She was showing her paintings at the Outsider Art Fair, a high-profile international exhibition in New York City this February. Big-name curators, gallerists and critics were there; Susan Sarandon, Steve Buscemi and David Byrne reportedly stopped by. And Lucy Picasso was chatting away, giving out buttons with her artwork, selling original paintings and signing autographs.

Artist Scott Sorensen demonstrates painting one of his ceramic masks at Interact Center for the Visual and Performing Arts in St. Paul on Jan. 8, 2025. Sorensen was one of five local artists selected to show work at the high-profile Outsider Art Fair in New York City in March 2025. (Courtesy of Interact Center)

She and four other local artists were featured in the exhibition thanks to Interact Center for the Visual and Performing Arts, a St. Paul program that serves artists with disabilities, including Lucy Picasso. Art by Scott Sorensen, Carl Clark, Janice Essick and Matt Zimdars was also shown at the fair.

(Lucy Picasso’s birth name, Louann Johnson, went out the window years ago in favor of tributes to comedian Lucille Ball and the Cubist master.)

Interact, founded in 1996, is a progressive art studio, part of a national movement of nonprofits dedicated to supporting artists with disabilities in building careers in the arts. Many staff members at the organization are both professional art instructors and disability support professionals, said Interact executive director Joseph Price. More broadly, the model aims to challenge perceptions of disability and the societal roles people with disabilities can hold.

“We believe that our artists are just as able and capable of creating great works of art as any professional, and we want to keep focused on the idea that our artistic standard is no different than any other professional artistic standard,” Price said.

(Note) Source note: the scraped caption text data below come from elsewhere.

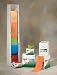 REP Band Dispenser TowerHolds five 50-yard rolls of REP Bands. Makes dispensing the appropriate length simple. Can stand alone or be attached to the wall. REP Bands not included. Holds only 4' wide bands. Product photo may not exactly match the product offered for sale. Please refer to the product description.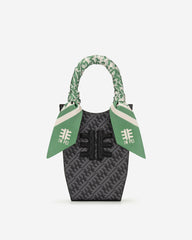 FEI Faux Silk Twill Scarf - Green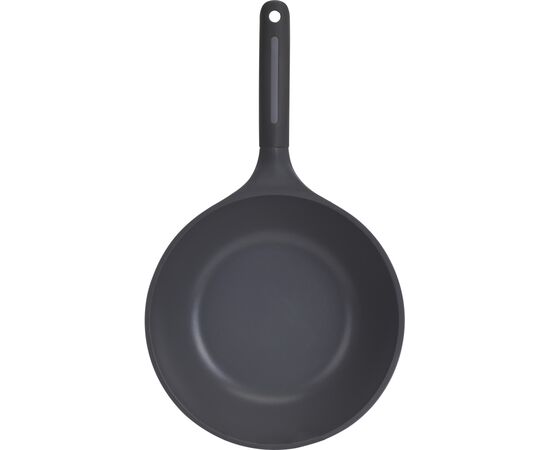 Сковорода IQ Be Chef ВОК 28 см (IQ-1144-28 w), изображение 3 Сковорода IQ Be Chef ВОК 28 см (IQ-1144-28 w), изображение 3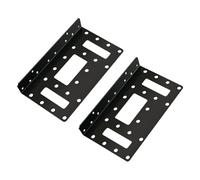 PC Computer Metal 2.5inch/3.5inch Hard Drive Bay Mounting Bracket Disk Mount Holder Expansion Mounting Steel Frame Steel Drive Expansion Rack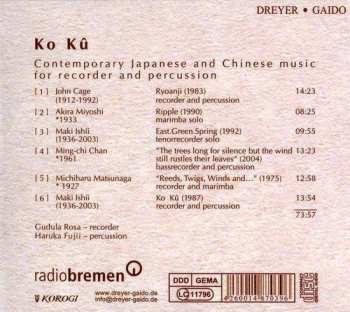 CD Gudula Rosa: Ko Kû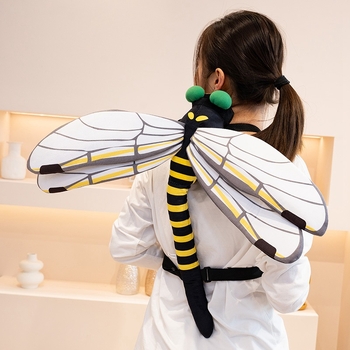 Piiriülene uus palveränduri ja draakoni seljakott lastele sünnipäevakingitus naljakas kingitus sõpradele haarata nukk hulgimüügist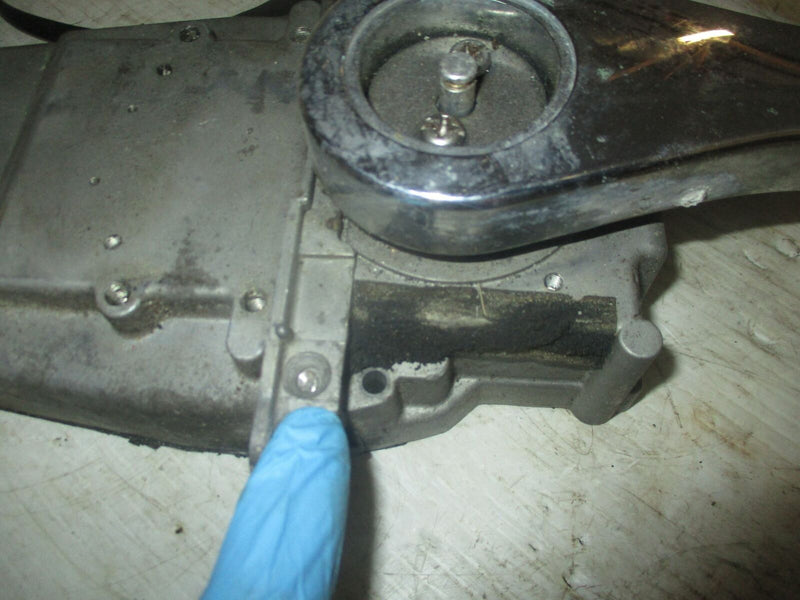 Suzuki outboard top mount control box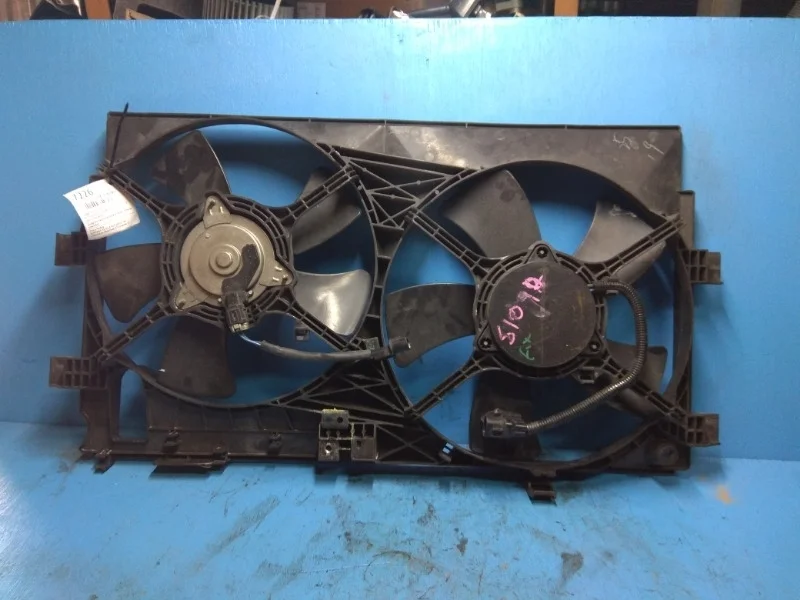 Диффузор в сборе Mitsubishi Outlander XL 2006-2012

Take Lucy Picasso herself, for instance. Today she is, by any metric, a successful full-time professional artist. Fifteen years ago, she was working in downtown Minneapolis, vacuuming carpets at a furniture store. It was not until she joined Interact that she discovered her artistic talent, her sister Debb Masterson said — and without Interact, she, like others with intellectual disabilities, might still find herself stuck doing rote jobs like stuffing envelopes or taking out garbage.

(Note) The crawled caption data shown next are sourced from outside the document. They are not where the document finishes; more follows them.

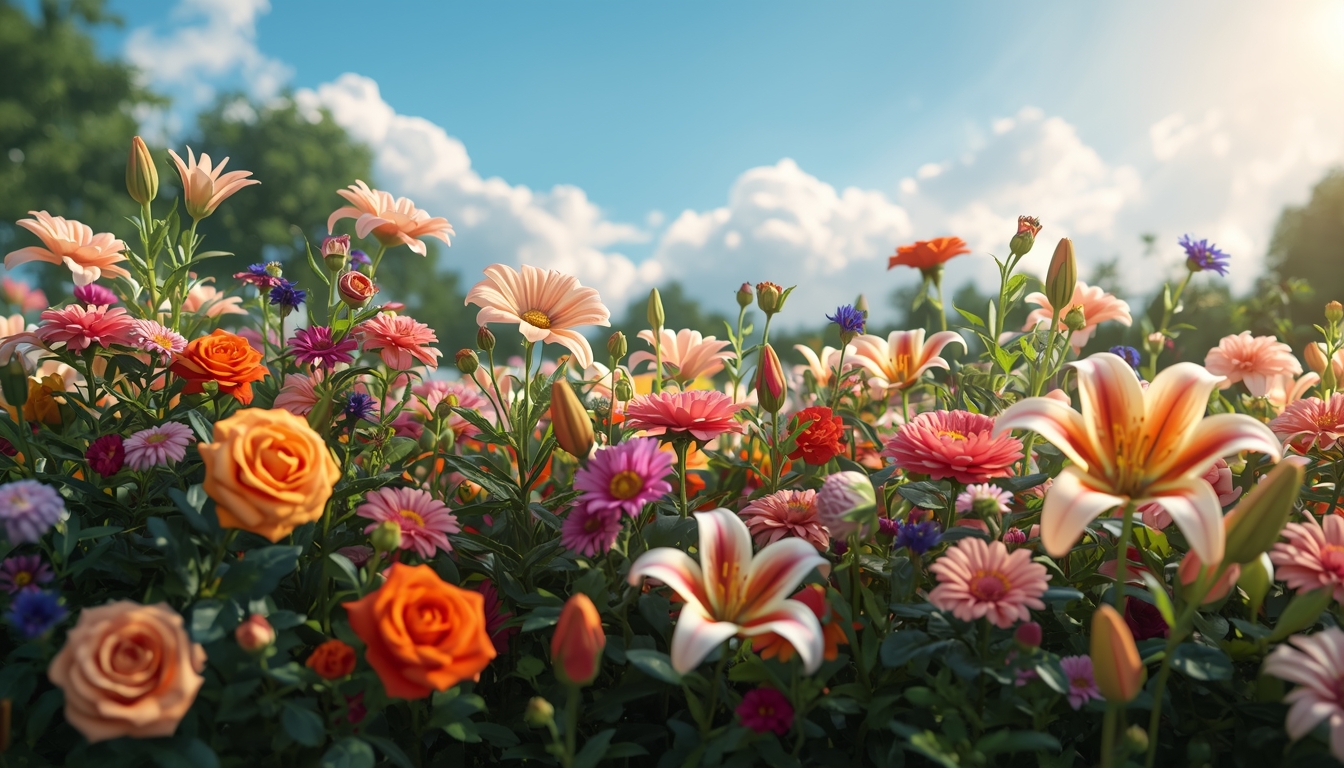 Starter flower bed design package by Xiphrannlychran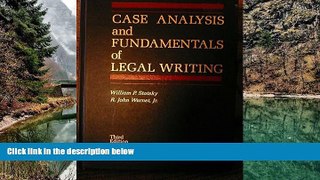 Full Online [PDF]  Case Analysis and Fundamentals of Legal Writing 3rd Edition (Third Edition) by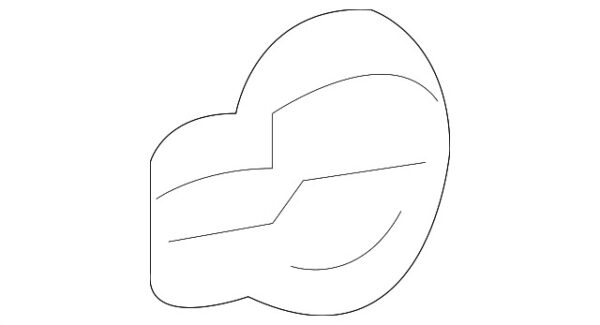 A0998600500 - NEW MERCEDES-BENZ E C CLASS CASE TRIM CLASS A0998600500 GENUINE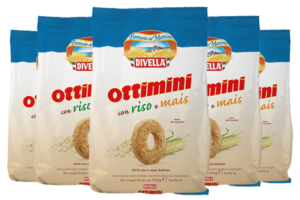 Biscotti Ottimini Riso e Mais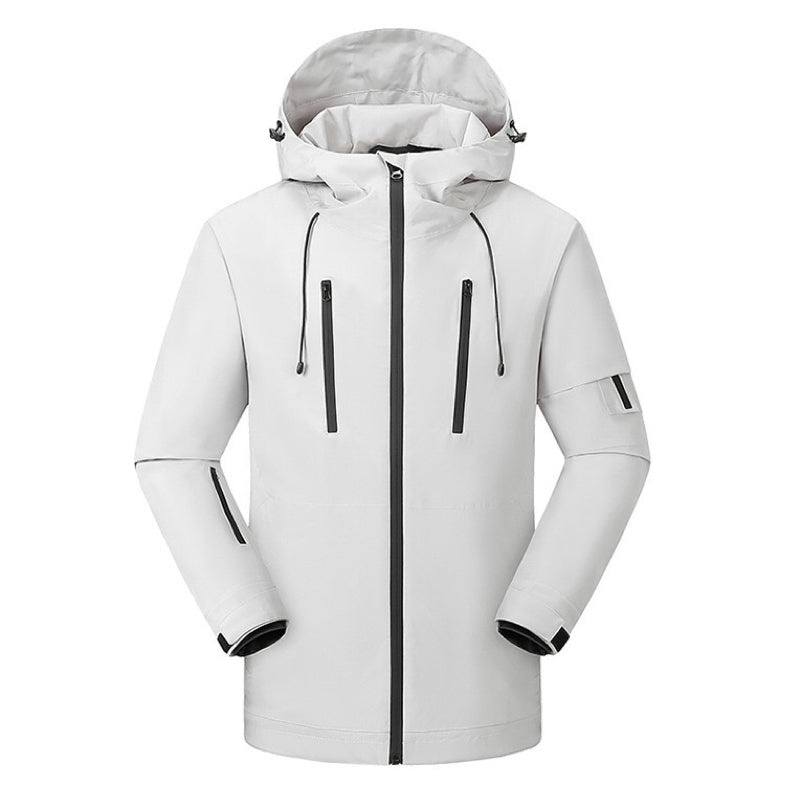Load image into Gallery viewer, LITEGUEST Waterproof Heated Jacket 5-Zone USB-Powered for Outdoor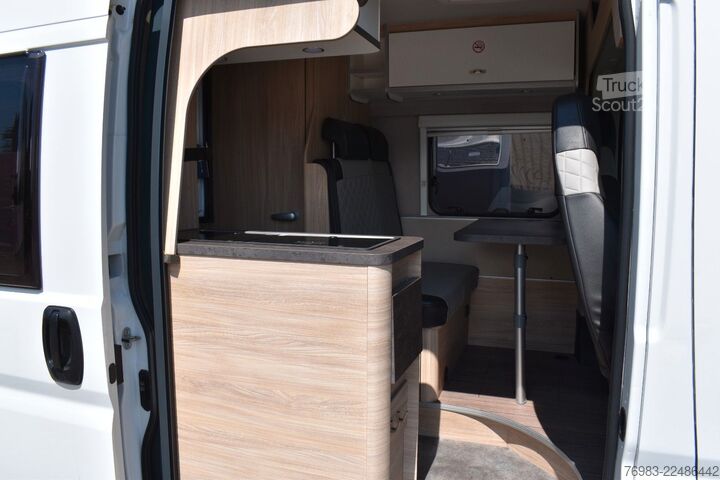 Camping-car FIAT Weinsberg CaraBus 600 K 4 Schlafplätze Tempomat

“I don’t want to do that, that’s boring!” Lucy Picasso said, sitting next to Masterson. “Or clean toilets, or wash floors, or put paper towels in the paper towel holder. Who wants to do that? There’s lots of artwork I would like to do. That’s my passion.”

“It’s really transformed her life,” Masterson added. “Without Interact, who knows what she’d be doing.”

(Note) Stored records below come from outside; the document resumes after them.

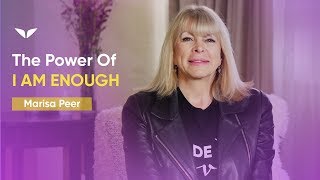 The Power Of quotI am Enoughquot  Marisa Peer [upl. by Olen]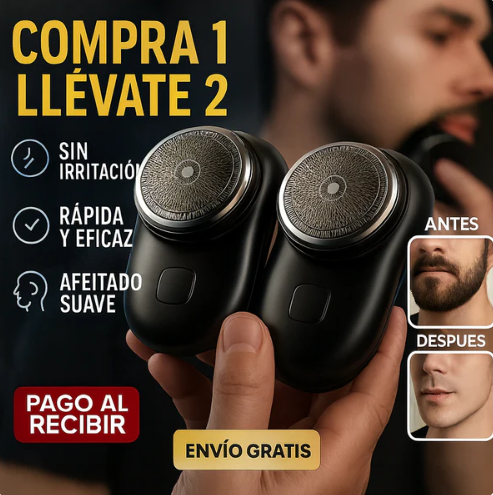 2×1 Afeitadora para él y para ella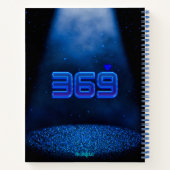 369 numerology angel numbers journal notebook  notitieboek (Achterkant)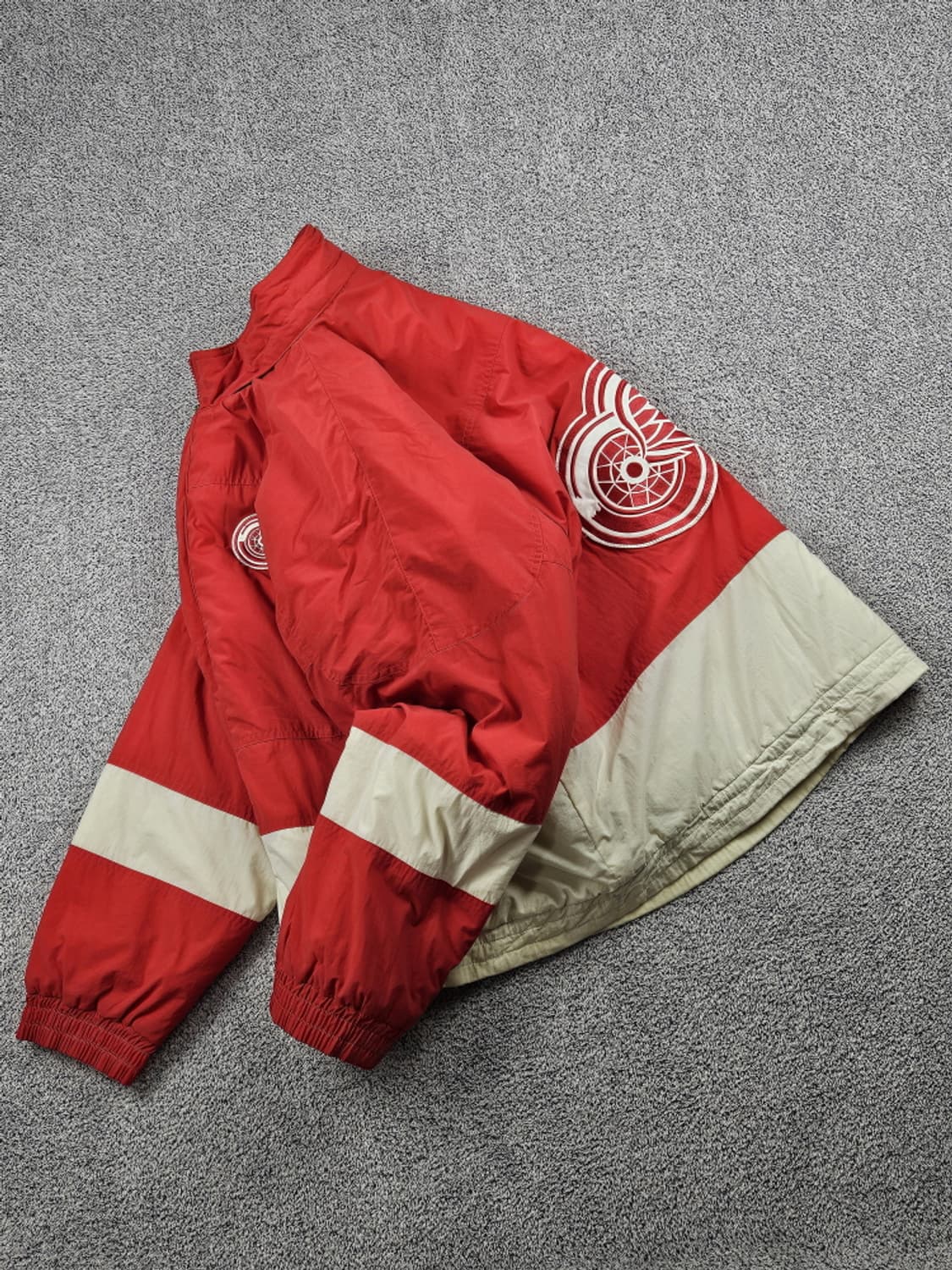 NHL APEX ON 디트로이트 레드 윙스 자켓 ( XL ) / 9875 상품이미지3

For the Outsider Art Fair, Lucy Picasso, Sorenson, their families and Interact staff including Price were in New York for about a week. And they made time for tourist stops at the Statue of Liberty, Empire State Building and plenty of art museums, Lucy Picasso and Masterson said.

“I really loved New York,” Lucy Picasso said. “All the different museums and paintings really inspired me.”

Interact’s presence at this year’s Outsider Art Fair is the result of more than a decade of effort, Price said. The show is extremely competitive and the organization has applied many times previously, he said; for this year’s successful bid, Interact enlisted the help of guest curator and noted artist Lauren dela Roche.

Besides generating potentially transformative buzz about the artists themselves, Price said the experience reinforces Interact’s central message to both its roster of artists and the wider public: Creative, fulfilling careers in professional art are within reach for people with disabilities, too.

“Beyond the daily support that our folks need, they also deserve a life that is interesting and vital and where they get to call the shots,” Price said. “We belong, and our artists belong, in a national conversation — an international conversation — when it comes to art collection and galleries.”